伝え終わると同時にソファから立ちあがろうとすると、手首を掴まれ葉山さんに引き止められる。
「次、会えるのはいつ?」
「……? えっと、約束したのは再来週の……」
「出かける約束をした日はまだ先だけど、泊まってくれたらこうやって朝一緒に過ごすことはできるよね? 遅い時間になってもいいよ。今度はいつ?」
翌日遅番になる日を聞かれているのだろうか。
スケジュールの確認をしないと答えられないけれど、スマートフォンは鞄に入れたままで手元にない。
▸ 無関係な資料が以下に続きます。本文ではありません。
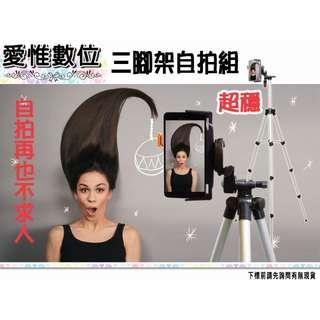 三腳架自拍組 相機 微單 手機 運動攝影機皆可用 自拍 直播 錄影 超穩 超方便 Apple SONY HTC ASUS可用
「えっと、葉山さんがいいって言ってくれるなら、夜大丈夫そうな日調べてまた連絡します」
「うん。調整するから早めに教えて」
掴まれていた腕が離され、葉山さんも立ち上がる。
「送っていくよ。駅までで大丈夫?」
「あ……はい。ありがとうございます」
荷物を持って玄関に向かい、家を出る前に軽くキスをされた。
その一瞬で気持ちが浮き立つ自分の単純さに、我ながら呆れてしまう。
恋人ができたのは学生の時以来だろうか。随分と久しぶりに恋をしている気がして、付き合いたての距離感がたまらなく楽しい。